### SCHRIFTLICHE AUFGABE
Gib bitte aus der Auflistung unten alles von der Zeile mit "How far is (0,365,285,394): distant" bis hinunter zur Zeile mit "44.1 metres" unverändert wieder, beide Zeilen eingeschlossen.

┌─ EINTRÄGE IM DATENSATZ

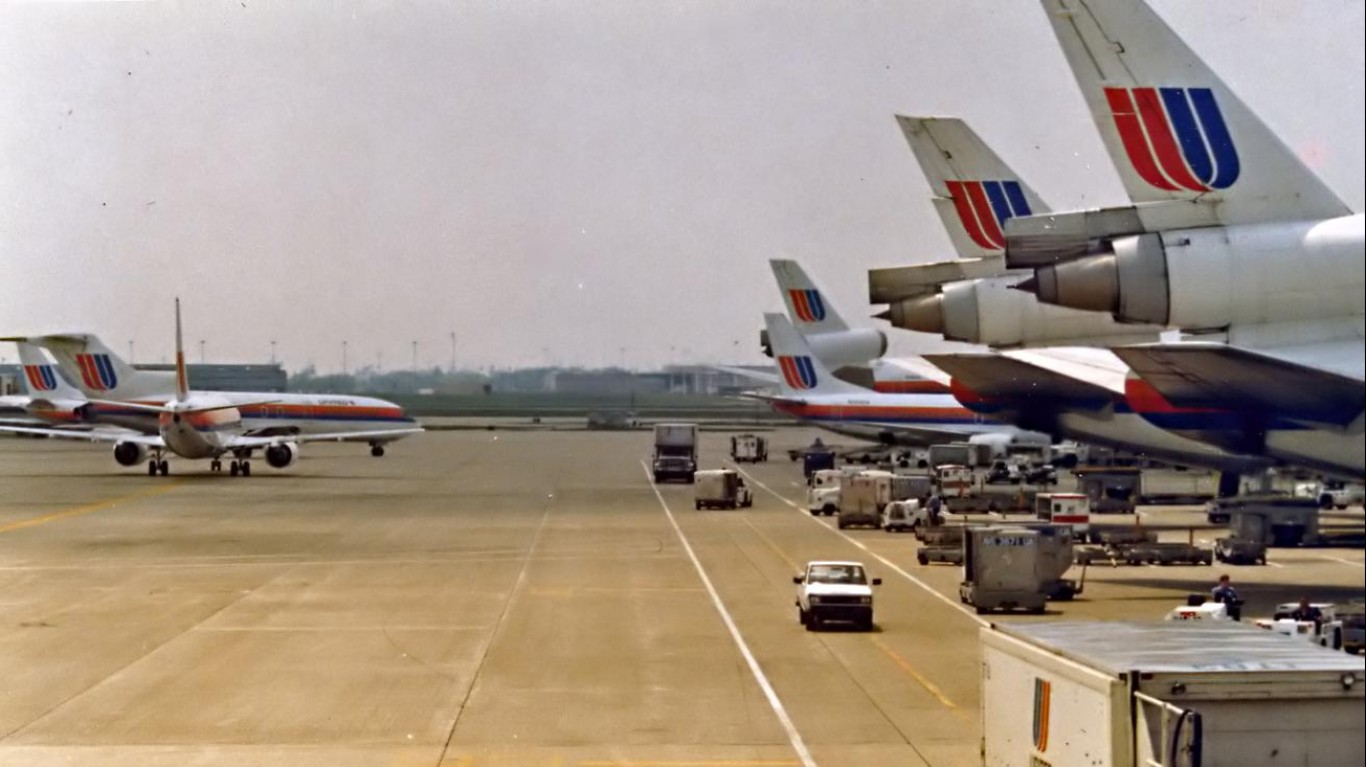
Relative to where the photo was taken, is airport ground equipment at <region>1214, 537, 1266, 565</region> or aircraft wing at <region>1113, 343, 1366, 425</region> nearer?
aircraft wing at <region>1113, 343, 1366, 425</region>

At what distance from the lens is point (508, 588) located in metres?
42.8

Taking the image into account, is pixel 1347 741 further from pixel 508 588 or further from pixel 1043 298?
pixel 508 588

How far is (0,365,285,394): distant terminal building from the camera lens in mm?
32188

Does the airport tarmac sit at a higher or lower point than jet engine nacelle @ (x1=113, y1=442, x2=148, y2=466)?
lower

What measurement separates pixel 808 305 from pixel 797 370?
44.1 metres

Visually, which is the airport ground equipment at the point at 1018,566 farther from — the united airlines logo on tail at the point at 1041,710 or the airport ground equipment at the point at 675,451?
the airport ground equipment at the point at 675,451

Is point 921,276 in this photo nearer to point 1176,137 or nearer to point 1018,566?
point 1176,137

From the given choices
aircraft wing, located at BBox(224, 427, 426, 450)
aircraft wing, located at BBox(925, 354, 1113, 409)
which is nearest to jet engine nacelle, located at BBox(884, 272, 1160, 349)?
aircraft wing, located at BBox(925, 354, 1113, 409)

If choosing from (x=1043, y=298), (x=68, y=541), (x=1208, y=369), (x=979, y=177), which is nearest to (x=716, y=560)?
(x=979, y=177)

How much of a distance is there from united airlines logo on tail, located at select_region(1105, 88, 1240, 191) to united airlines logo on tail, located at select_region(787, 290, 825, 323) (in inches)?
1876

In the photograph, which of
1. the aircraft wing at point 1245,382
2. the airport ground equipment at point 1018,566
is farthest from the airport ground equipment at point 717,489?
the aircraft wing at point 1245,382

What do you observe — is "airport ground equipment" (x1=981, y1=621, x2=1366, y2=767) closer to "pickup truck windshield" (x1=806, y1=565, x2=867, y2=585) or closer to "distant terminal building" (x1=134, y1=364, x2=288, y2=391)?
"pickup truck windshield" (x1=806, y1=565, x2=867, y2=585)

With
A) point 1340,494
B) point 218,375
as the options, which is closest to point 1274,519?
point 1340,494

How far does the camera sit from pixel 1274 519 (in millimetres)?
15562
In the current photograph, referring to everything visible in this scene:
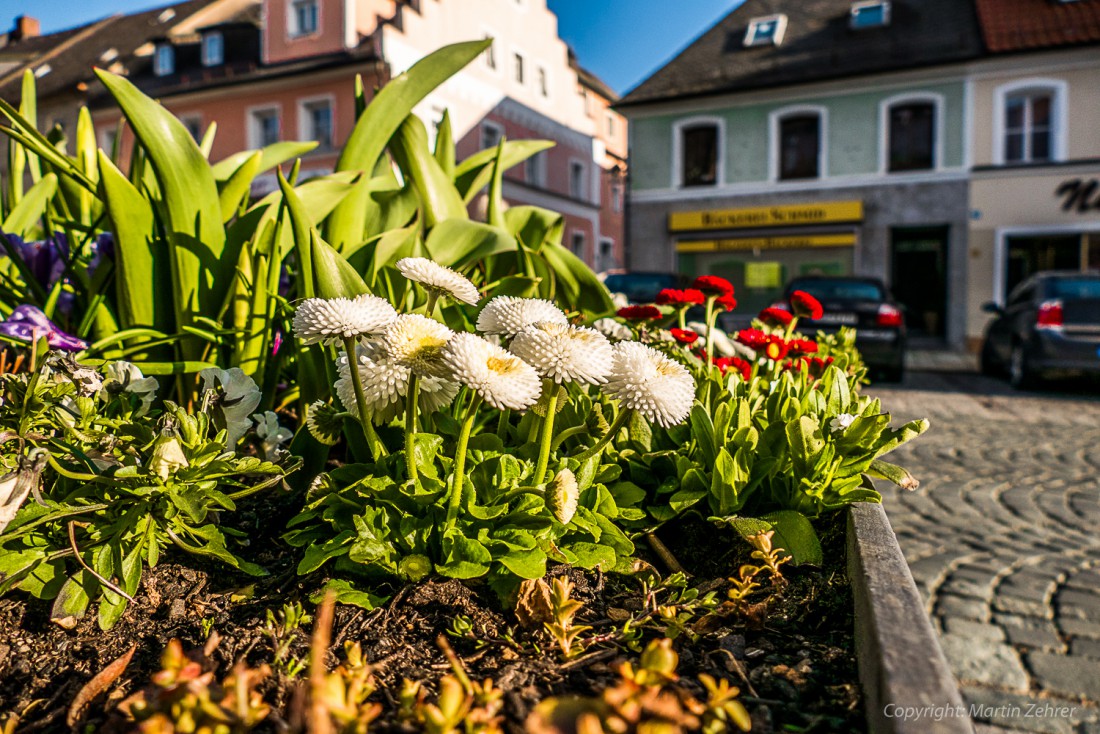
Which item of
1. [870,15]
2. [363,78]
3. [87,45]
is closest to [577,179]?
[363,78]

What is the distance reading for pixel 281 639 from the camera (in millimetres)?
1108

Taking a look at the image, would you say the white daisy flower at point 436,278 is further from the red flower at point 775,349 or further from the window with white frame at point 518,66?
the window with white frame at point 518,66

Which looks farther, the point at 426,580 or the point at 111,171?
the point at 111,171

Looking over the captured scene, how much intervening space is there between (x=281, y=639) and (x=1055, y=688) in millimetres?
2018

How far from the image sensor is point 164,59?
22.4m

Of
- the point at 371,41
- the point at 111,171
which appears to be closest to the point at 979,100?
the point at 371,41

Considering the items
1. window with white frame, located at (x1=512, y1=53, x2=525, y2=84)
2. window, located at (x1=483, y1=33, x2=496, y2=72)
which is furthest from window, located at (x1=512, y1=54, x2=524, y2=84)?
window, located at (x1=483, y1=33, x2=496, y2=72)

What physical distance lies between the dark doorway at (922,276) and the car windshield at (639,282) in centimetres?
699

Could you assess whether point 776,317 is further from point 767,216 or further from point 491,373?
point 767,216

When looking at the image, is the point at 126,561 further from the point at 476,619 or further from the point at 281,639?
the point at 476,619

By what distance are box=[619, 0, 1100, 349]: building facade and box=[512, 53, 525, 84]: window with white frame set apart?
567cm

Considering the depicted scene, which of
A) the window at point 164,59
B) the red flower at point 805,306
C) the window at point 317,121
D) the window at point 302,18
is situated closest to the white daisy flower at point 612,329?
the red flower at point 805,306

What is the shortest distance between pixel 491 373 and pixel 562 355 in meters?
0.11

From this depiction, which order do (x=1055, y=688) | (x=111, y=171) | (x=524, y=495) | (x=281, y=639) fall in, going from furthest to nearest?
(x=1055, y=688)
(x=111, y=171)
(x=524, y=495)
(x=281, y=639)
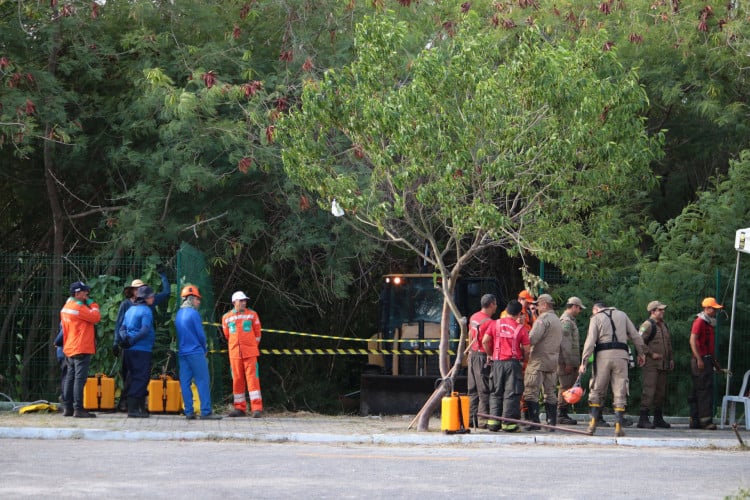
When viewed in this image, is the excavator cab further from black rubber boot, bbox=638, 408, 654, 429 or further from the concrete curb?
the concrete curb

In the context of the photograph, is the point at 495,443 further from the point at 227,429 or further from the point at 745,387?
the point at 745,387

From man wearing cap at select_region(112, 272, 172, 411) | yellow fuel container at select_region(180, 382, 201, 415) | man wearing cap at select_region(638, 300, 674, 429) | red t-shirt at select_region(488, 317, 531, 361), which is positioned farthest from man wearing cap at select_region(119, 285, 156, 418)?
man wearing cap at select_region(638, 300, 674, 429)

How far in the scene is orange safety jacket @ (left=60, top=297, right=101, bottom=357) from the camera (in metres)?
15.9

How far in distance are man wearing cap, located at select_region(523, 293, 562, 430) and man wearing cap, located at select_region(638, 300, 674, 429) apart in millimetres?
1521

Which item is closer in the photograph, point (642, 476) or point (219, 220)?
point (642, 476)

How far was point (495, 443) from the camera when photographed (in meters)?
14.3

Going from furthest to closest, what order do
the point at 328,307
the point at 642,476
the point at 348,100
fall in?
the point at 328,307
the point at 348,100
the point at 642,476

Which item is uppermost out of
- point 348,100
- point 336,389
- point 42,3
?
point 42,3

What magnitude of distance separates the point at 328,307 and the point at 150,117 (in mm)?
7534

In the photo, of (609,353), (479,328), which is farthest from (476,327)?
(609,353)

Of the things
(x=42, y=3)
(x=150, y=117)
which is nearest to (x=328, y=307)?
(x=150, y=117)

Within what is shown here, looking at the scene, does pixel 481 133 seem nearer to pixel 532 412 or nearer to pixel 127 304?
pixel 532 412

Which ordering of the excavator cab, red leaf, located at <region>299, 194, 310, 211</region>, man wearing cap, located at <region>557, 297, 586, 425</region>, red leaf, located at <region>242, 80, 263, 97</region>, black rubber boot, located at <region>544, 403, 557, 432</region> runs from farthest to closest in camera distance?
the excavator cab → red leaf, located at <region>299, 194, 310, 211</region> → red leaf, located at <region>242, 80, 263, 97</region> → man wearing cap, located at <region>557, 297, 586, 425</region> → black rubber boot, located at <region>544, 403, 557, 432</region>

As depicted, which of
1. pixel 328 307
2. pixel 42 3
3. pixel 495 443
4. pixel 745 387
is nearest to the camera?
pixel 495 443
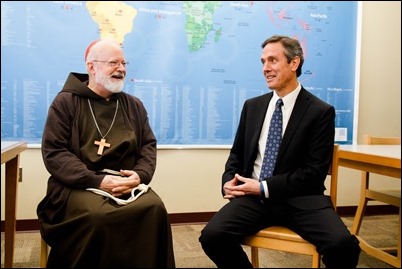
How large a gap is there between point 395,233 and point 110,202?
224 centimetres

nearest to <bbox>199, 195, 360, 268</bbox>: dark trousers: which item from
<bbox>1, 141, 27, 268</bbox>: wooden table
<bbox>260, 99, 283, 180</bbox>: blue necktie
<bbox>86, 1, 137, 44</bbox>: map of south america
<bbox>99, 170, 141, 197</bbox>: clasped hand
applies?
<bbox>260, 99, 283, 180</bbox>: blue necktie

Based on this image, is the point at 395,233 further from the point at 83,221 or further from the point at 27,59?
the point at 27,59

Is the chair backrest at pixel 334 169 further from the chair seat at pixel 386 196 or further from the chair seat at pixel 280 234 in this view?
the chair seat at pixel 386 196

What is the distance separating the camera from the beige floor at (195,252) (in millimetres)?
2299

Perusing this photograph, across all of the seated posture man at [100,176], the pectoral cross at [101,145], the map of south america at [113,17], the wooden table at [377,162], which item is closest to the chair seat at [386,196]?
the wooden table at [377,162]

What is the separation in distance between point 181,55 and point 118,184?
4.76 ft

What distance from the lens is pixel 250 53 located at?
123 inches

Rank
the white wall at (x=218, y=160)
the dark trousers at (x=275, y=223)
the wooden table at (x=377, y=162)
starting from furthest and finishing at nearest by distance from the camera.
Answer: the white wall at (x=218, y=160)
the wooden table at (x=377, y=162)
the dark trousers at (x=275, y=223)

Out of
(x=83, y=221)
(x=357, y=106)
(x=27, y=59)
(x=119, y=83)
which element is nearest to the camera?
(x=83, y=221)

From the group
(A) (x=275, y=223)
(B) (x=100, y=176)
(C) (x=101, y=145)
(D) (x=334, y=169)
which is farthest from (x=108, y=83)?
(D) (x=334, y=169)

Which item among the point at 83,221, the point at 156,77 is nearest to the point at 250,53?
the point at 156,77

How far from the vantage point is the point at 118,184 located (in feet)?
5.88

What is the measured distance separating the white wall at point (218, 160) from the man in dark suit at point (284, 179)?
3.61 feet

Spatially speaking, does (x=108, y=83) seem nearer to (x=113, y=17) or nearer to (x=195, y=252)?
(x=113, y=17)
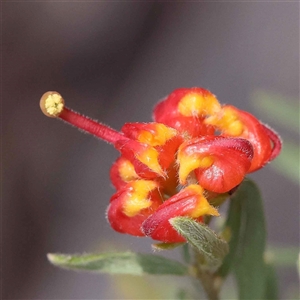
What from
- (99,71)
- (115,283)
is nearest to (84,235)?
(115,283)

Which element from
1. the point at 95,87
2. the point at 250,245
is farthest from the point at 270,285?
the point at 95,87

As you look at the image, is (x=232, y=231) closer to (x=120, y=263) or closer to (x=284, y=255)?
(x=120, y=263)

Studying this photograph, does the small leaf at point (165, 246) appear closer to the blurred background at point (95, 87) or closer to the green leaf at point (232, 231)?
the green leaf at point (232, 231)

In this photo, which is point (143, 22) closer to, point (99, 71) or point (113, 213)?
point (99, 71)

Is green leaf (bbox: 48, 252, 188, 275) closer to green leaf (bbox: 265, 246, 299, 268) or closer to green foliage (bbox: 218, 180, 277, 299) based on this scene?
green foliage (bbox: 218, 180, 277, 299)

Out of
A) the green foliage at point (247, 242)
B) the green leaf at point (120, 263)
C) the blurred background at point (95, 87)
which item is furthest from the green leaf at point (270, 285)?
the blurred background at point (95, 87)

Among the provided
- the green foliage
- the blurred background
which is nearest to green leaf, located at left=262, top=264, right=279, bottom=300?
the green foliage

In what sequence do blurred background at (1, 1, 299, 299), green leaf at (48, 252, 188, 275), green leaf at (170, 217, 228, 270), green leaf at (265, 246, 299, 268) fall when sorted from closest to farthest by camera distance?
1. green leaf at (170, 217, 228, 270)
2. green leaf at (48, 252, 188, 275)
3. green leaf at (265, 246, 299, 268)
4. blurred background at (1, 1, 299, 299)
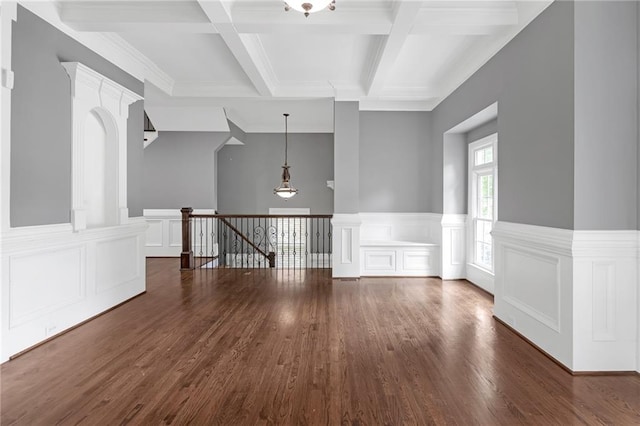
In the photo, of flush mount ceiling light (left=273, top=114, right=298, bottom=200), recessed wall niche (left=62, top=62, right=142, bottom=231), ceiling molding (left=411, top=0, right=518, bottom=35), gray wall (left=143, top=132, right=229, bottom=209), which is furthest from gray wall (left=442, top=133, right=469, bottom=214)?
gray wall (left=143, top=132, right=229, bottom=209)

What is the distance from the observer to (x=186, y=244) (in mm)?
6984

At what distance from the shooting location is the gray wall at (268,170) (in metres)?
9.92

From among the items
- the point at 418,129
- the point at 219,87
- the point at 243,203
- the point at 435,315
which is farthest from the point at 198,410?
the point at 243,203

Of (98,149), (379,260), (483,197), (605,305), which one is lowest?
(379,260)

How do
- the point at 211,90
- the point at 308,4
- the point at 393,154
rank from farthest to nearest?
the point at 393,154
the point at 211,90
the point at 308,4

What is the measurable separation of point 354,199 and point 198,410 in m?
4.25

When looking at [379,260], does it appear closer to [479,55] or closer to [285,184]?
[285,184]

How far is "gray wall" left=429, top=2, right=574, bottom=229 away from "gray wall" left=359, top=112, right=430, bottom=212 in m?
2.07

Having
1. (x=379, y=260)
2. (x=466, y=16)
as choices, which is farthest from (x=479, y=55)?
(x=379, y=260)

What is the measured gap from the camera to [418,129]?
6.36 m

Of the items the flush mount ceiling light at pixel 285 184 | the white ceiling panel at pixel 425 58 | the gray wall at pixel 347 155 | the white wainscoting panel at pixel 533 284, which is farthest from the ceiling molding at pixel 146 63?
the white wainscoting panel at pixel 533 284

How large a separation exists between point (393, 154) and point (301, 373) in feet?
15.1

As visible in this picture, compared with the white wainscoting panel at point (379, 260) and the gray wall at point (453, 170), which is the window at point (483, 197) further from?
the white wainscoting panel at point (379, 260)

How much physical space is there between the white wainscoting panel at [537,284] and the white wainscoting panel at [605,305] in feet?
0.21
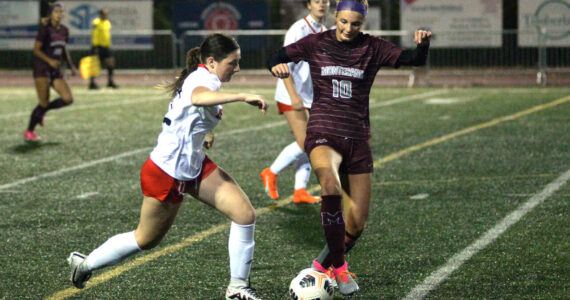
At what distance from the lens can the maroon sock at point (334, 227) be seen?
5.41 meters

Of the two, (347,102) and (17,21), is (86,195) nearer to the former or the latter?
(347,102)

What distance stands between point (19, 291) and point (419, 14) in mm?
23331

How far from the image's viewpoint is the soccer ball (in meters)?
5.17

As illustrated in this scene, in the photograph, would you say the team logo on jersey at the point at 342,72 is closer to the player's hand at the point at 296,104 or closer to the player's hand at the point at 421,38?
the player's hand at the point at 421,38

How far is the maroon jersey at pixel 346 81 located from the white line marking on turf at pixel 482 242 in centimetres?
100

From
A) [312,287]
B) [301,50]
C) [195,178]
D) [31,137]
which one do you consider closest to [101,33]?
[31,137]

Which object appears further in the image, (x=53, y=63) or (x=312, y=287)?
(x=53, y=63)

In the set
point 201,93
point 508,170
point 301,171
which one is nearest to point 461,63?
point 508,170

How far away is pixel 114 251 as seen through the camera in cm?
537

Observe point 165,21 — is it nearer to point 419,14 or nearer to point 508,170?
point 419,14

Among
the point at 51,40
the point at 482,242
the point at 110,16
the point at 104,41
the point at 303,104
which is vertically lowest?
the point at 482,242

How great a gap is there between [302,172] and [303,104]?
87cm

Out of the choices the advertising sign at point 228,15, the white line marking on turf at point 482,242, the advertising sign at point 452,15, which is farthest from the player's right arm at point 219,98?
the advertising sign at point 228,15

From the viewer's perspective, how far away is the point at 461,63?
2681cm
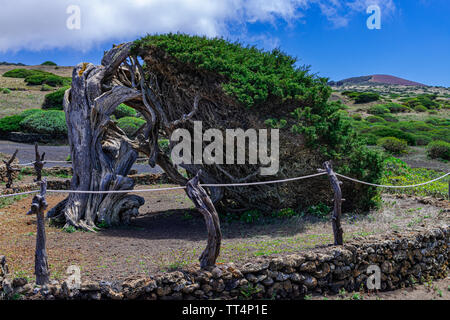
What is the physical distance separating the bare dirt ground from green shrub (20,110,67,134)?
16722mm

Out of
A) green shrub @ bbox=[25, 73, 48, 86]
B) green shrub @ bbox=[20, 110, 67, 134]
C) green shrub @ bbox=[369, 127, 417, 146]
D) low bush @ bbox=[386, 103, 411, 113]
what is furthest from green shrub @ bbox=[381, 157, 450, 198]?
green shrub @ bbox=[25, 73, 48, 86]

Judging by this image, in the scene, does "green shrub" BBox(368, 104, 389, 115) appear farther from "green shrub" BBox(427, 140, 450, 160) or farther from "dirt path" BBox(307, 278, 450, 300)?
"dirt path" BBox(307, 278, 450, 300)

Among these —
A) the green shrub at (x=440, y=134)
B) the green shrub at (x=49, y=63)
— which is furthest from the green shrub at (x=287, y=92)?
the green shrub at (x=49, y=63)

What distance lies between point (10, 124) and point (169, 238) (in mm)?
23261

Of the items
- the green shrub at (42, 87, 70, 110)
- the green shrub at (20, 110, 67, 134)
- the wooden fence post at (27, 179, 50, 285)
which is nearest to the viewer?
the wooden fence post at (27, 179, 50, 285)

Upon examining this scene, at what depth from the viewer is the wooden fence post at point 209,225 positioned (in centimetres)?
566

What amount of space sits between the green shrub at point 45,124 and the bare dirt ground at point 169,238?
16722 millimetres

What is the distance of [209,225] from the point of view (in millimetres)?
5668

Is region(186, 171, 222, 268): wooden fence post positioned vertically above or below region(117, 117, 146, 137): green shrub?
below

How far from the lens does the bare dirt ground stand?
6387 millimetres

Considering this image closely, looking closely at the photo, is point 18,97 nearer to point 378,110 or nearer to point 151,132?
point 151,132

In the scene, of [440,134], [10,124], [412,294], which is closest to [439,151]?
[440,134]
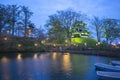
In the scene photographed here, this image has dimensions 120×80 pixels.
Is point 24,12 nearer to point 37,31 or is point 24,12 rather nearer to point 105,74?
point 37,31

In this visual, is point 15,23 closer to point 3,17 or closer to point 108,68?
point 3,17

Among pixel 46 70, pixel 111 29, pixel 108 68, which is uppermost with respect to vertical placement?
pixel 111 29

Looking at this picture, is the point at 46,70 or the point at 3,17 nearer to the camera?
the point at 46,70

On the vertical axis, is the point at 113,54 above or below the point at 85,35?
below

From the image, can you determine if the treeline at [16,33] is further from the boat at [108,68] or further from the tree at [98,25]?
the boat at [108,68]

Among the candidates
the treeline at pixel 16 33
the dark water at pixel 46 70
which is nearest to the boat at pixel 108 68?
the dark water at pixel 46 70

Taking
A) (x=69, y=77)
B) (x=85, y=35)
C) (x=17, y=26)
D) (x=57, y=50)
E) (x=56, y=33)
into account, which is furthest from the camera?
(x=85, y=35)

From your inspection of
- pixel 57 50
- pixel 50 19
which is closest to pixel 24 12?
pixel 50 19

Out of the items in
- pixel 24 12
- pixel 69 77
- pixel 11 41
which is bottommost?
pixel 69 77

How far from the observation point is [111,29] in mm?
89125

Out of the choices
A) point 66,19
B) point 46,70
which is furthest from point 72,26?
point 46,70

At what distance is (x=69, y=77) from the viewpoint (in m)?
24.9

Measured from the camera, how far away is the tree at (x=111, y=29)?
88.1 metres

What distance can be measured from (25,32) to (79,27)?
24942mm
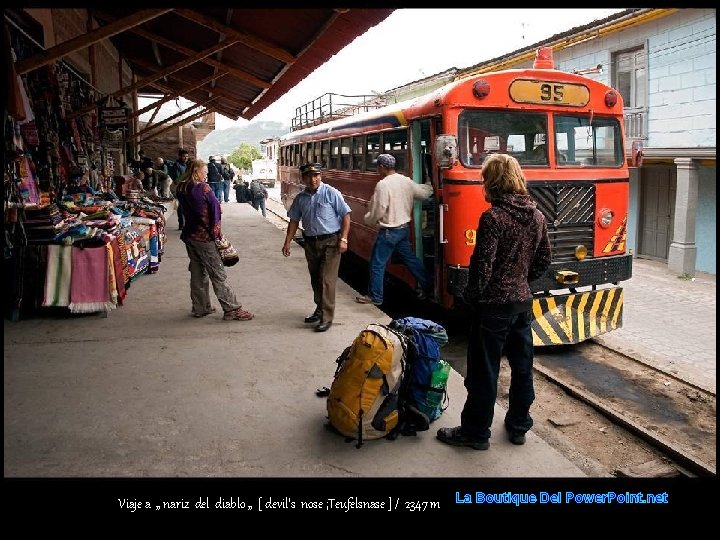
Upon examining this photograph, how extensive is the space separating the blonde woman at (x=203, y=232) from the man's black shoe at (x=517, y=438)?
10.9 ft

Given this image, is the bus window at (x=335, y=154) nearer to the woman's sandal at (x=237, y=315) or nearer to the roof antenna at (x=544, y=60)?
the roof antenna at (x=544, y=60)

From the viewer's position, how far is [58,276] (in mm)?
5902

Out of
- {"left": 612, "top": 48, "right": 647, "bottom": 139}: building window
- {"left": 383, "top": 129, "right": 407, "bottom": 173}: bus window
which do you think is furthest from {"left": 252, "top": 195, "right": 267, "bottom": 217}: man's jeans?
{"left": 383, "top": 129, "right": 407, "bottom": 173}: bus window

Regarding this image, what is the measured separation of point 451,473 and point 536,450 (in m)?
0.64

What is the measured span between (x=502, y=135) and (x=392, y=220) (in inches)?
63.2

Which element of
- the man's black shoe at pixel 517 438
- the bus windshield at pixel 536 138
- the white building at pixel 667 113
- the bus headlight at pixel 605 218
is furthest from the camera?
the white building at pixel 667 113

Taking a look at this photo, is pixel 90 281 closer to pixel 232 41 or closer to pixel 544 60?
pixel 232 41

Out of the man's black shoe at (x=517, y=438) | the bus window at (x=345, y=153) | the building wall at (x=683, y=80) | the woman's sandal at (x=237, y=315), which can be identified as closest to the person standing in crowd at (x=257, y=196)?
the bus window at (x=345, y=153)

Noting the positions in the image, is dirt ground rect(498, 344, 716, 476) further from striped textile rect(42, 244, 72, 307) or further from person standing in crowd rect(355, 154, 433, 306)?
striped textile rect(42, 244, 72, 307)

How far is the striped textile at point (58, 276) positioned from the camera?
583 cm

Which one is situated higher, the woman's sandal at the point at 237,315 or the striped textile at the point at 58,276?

└─

### DIE ERLEDIGTE AUFGABE
How far is (0,365,285,394): distant terminal building from the camera lens in mm?
32188

Does the airport tarmac sit at a higher or lower point than jet engine nacelle @ (x1=113, y1=442, x2=148, y2=466)?
lower

What measurement separates pixel 808 305 from pixel 797 370?
44.1 metres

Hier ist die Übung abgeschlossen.